*WHAT IS BEING ASKED:* In the forum thread on mashed sweet potatoes, at what oven temperature and for how long does Caine bake sweet potatoes?

# Cook's Illustrated Mashed Sweet Potatoes



## crankin (Oct 21, 2007)

*Mashed Sweet Potatoes*

I found a recipe for mashed sweet potatoes that calls for braising the potatoes in a small amount of cream (just a few tablespoons) insted of boiling or baking the potatoes.  When I did this, I ended up with very dry potatoes and had to add much more cream than the recipe called for. Has anyone tried a method like this before with success?


----------



## jpmcgrew (Oct 21, 2007)

Your recipe did not come up on your link,so give us recipe and maybe we can help.


----------



## lpb (Oct 22, 2007)

I'm not sure about this recipe, but I made mashed sweet potatoes last week and they were amazing!  I baked three sweet potatoes in the oven for about 45 min.  They were so soft when they came out that all I had to do was slice them up and they mashed up easy, I left the skin on too.  I added about a stick (or two!) of butter, dash of milk, 
cup of brown sugar, and 1 1/2 cups of crushed pecans.  I mixed them with a fork and sprinkled with cinnamon.  They were delicious!

lpb


----------



## Caine (Oct 22, 2007)

Why would you put sugar, brown or white, on SWEET potatoes?  Are they not sweet enough already?

I guess maybe I'm a purist, but I like mine baked in a 375F oven for 45 minutes, cut in half, and eaten right from the skin, with a little bit of butter and salt. I guess you could mash them on your plate if you want, but why add sugar?


----------



## Katie H (Oct 22, 2007)

lpb said:


> I'm not sure about this recipe, but I made mashed sweet potatoes last week and they were amazing!  I baked three sweet potatoes in the oven for about 45 min.  They were so soft when they came out that all I had to do was slice them up and they mashed up easy, I left the skin on too.  I added about a stick (or two!) of butter, dash of milk,
> cup of brown sugar, and 1 1/2 cups of crushed pecans.  I mixed them with a fork and sprinkled with cinnamon.  They were delicious!
> 
> lpb



I do that too, lpb.  It's really delicious along with ham/pork or any poultry dish.

I also like to add mashed bananas sometimes or crushed pineapple.  Sweet potatoes are wonderful mixed with all sorts of other goodies.


----------



## Benni (Oct 24, 2007)

I find the best way is to boil or roast the potatoes and mash with butter and milk. A touch of parsley and finely chopped onion adds to the flavour.  I must say I do prefer my sweet potato roasted.


----------



## marajo (Nov 13, 2007)

lpb, you left the skins on the sweet potatoes you mashed? Regular potatoes but weren't the skins tough?


----------



## crankin (Nov 13, 2007)

I leave the skin on red potatoes when I mash them but for all other types I take the skin off. I tried skin-on mashed sweet potatoes once but they were too stringy and tough. However, if I eat the potato whole (baked), I'll eat the skin no matter what type of potato (especially sweet).


----------



## lpb (Nov 15, 2007)

Sorry I never checked this post back until now, but 1. I'm from the south where we add sugar/lard to everything down here!!  I have ALWAYS heard of sweet potatoes mixed with butter and brown sugar.  Whether its my grandmothers, aunts, mom, or even restaurants making it, it has always contained brown sugar. 2. I did leave the skins on...I was thinking about peeling them but didn't before hand and they were soooo soft and moist I blended everything together and it was delicious! I guess my reasoning was as crankin stated, you eat the skin with a baked potato, why not mashed, as long as they weren't tough, they blended right in...

*SOURCE DATA:*
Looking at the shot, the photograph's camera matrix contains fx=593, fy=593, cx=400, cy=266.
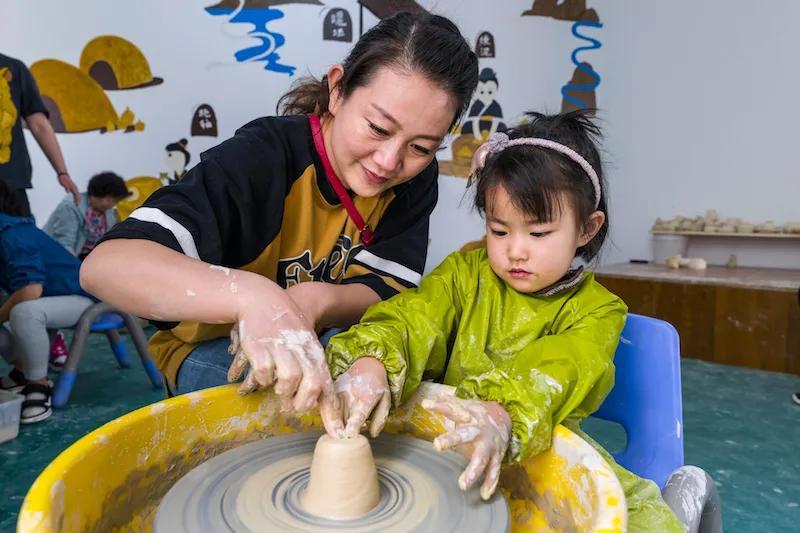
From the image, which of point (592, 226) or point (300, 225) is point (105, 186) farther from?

*OUTPUT OF THE EXERCISE:* At 375F for 45 minutes.